--- START Data to process ---

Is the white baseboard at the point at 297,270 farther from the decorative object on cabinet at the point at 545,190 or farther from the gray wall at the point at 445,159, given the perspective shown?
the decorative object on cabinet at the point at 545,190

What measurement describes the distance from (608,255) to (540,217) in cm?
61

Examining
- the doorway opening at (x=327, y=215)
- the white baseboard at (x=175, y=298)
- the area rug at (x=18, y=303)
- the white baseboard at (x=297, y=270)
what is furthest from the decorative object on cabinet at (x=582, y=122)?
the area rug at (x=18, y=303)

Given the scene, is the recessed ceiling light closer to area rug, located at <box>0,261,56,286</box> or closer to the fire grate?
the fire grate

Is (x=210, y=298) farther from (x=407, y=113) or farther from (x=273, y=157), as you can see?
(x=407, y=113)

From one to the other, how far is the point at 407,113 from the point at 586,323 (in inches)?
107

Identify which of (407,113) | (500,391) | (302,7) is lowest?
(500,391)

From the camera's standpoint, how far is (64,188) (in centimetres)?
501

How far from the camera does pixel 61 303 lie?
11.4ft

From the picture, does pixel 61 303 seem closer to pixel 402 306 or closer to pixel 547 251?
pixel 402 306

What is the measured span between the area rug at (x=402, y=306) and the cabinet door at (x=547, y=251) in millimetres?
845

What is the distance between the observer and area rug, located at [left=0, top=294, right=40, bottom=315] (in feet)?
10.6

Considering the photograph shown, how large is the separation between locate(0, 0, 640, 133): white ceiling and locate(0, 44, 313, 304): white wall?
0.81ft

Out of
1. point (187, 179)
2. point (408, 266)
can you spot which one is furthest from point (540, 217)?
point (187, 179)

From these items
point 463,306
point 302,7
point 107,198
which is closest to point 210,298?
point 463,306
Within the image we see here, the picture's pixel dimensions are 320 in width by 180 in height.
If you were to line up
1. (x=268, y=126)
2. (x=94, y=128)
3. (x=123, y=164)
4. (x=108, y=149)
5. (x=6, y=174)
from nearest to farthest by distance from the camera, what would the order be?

--- END Data to process ---

__Set task__: Repeat the lines from the one containing "Identify which of" through the end of the records, inclusive, with no changes.

__Result below__:
Identify which of (407,113) | (500,391) | (302,7) is lowest?
(500,391)

From the camera's standpoint, how far is (64,188) (in centimetres)?
501

How far from the camera does pixel 61 303 lie?
11.4ft

From the picture, does pixel 61 303 seem closer to pixel 402 306 or closer to pixel 547 251?
pixel 402 306

What is the measured span between the area rug at (x=402, y=306) and the cabinet door at (x=547, y=251) in millimetres?
845

What is the distance between the observer and area rug, located at [left=0, top=294, right=40, bottom=315] (in feet)?
10.6

Considering the photograph shown, how large is the separation between locate(0, 0, 640, 133): white ceiling and locate(0, 44, 313, 304): white wall?
0.81ft

Out of
1. point (187, 179)
2. point (408, 266)
can you spot which one is furthest from point (540, 217)?
point (187, 179)

From these items
point 463,306
point 302,7
point 107,198
which is closest to point 210,298?
point 463,306
Within the image we see here, the picture's pixel dimensions are 320 in width by 180 in height.
If you were to line up
1. (x=268, y=126)
2. (x=94, y=128)
3. (x=123, y=164)
4. (x=108, y=149)
5. (x=6, y=174)
from nearest to farthest by distance from the camera, what would the order be?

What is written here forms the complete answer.